Tra le borgate di Magnotti e Muni, sulla strada del Collombardo, corre una mulattiera indicata come “ strada del fieno”. Strade percorse da uomini e mandrie, con itinerari ciclici e periodici, in occasione dell’annuale transumanza. Strade usate soprattutto per l’enarpa e la desarpa, ma anche per fare scendere a valle, nel corso della breve estate alpina, i prodotti dell’alpeggio: formaggi, burro e fieno.
L’itinerario, sempre uguale a se stesso, conosciuto a memoria non solo dai pastori, ma anche dagli animali più anziani, non avrebbe bisogno di segnalazioni, tanta è la dimestichezza con i luoghi, benché non frequentati in tutto il corso dell’anno. Eppure, questi sentieri in salita, che poco per volta si lasciano alle spalle la frescura e l’ombra del bosco, per disegnarsi attraverso praterie appena interrotte dall’affiorare di qualche roccia, sono segnati dalla presenza di piloni. Raramente piloni votivi, a ricordo di qualche sciagura o di qualche morte improvvisa. Altrettanto raramente piloni per grazie ricevute, ricche di decorazioni, di immagini sacre, o di affreschi. Più spesso piloni in pietra a secco, austeri eppure adeguati, nonostante la loro severità, al paesaggio circostante.
Sono, in larga misura, piloni di sosta, fatti apposta per riprendere il fiato della salita. Sono, poi, modi di tutelare chi in quei luoghi si trova a passare, magari con qualche inquietudine:” le zone degli alti pascoli costituiscono luogo d’elezione da parte degli esseri del mondo fantastico: fate, streghe, folletti, uomini selvatici dominano questi regni del silenzio e talvolta si divertono a incrociare le loro esistenze con quelle dei pastori che durante i mesi estivi vengono ad invadere i loro territori. Solamente chi ha percorso tracce di sentieri a queste altezze può comprendere come sia possibile fra nebbie che filano improvvise e veloci a nascondere gli orizzonti, nel silenzio così profondo da farsi rumore per l’orecchio, intravedere un mondo “ altro” che si dipana parallelamente a quello umano: allora è facile scorgere i capelli di una fata lì dove vi è il riflesso del sole sulla roccia, un folletto che corre nel guizzo di un insetto sulla festuca, il ghigno di una strega nel chioccolare di un ruscello. Non a caso si contano tanto numerosi i sacri edifici sorti a vigilare la sicurezza e l’incolumità dei pastori; a tutela del montanaro stanno la Madre e il Santo, occhio che vede l’invisibile, braccio che frena l’ineluttabile.”
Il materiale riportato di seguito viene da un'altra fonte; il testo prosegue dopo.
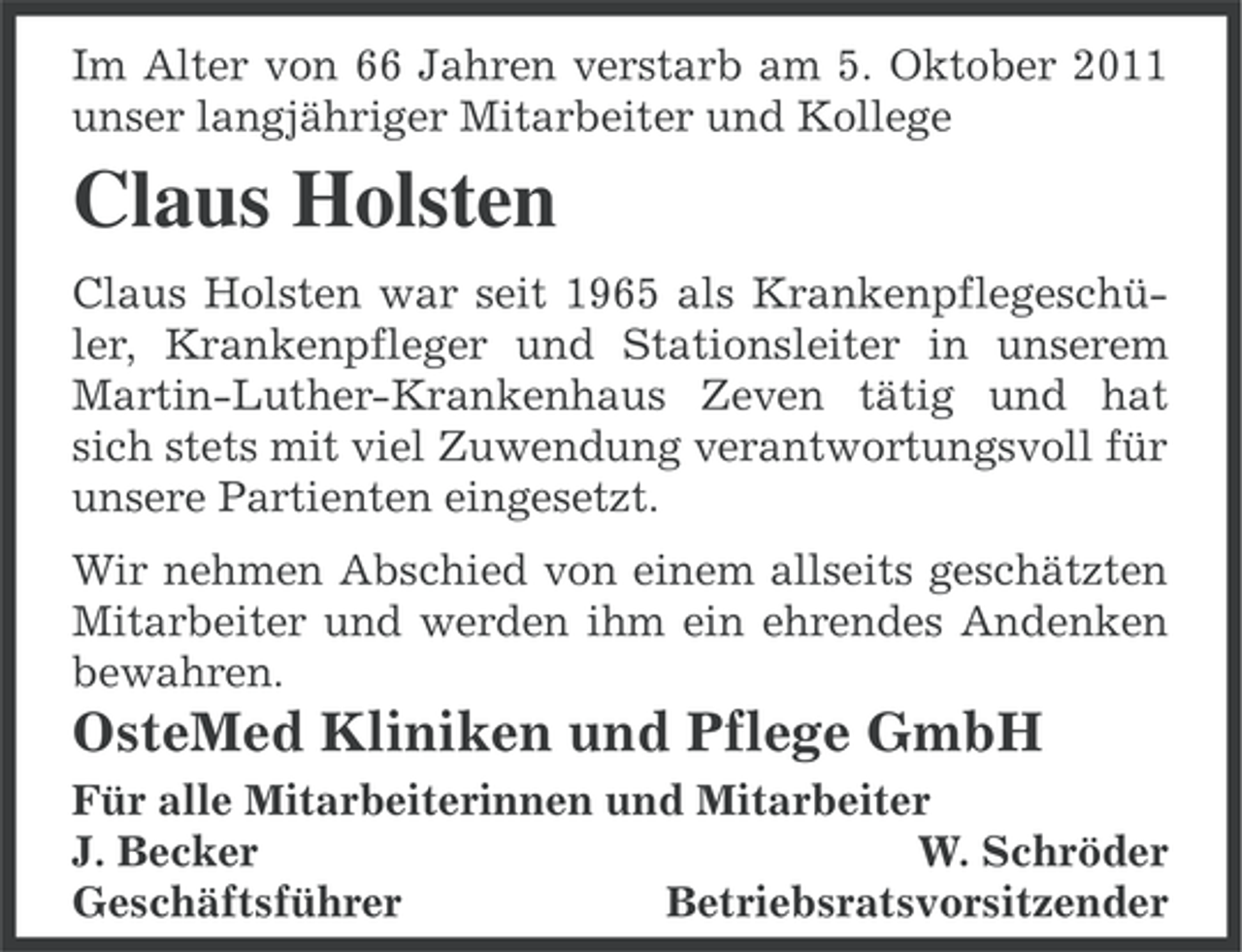 Im Alter von 66 Jahren verstarb am 5. Oktober 2011 unser langjähriger Mitarbeiter und Kollege

Claus Holsten

Claus Holsten war seit 1965 als Krankenpflegeschüler, Krankenpfleger und Stationsleiter in unserem Martin-Luther-Krankenhaus Zeven tätig und hat sich stets mit viel Zuwendung verantwortungsvoll für unsere Partienten eingesetzt.

Wir nehmen Abschied von einem allseits geschätzten Mitarbeiter und werden ihm ein ehrendes Andenken bewahren.

OsteMed Kliniken und Pflege GmbH

Für alle Mitarbeiterinnen und Mitarbeiter

J. Becker
Geschäftsführer

W. Schröder
Betriebsratsvorsitzender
E sono, infine o soprattutto, segnali visivi che accompagnano il periodico ritorno.
Le tante “ strade del fieno”, per le quali non è il segno sulla carta, ma il segno religioso sul terreno, a renderle serenamente umane: è un anno che manchi da quei prati, eppure, quando vedi apparire sulla costa della montagna quella torretta di pietre sulle quali i licheni hanno disegnato i loro ghirigori arancioni, e la riconosci da lontano, sai che stai tornando in una delle tue case, in un posto che ti è familiare ed amico.